### Short problem
Extract each line of the listing below that contains the word "stick".

### Supplied entries
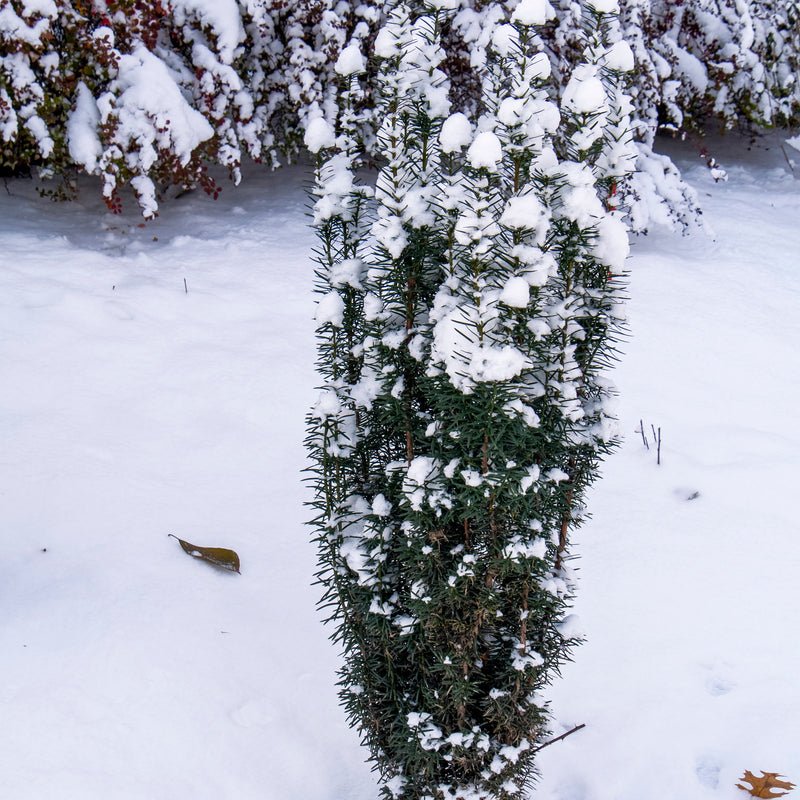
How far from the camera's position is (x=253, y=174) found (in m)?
6.94

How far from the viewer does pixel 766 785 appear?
2594mm

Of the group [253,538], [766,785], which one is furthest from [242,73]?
[766,785]

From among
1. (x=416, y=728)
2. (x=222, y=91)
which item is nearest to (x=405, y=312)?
(x=416, y=728)

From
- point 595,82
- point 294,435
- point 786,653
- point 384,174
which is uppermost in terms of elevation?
point 595,82

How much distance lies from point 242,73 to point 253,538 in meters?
3.63

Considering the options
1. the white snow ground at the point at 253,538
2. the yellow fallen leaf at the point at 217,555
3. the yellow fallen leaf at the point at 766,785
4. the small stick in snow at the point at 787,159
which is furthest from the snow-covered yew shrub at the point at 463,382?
the small stick in snow at the point at 787,159

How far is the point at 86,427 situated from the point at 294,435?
1015 mm

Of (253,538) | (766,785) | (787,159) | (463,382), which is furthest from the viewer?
(787,159)

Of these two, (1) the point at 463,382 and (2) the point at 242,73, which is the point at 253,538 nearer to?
(1) the point at 463,382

### Output of the task
4. the small stick in snow at the point at 787,159
the small stick in snow at the point at 787,159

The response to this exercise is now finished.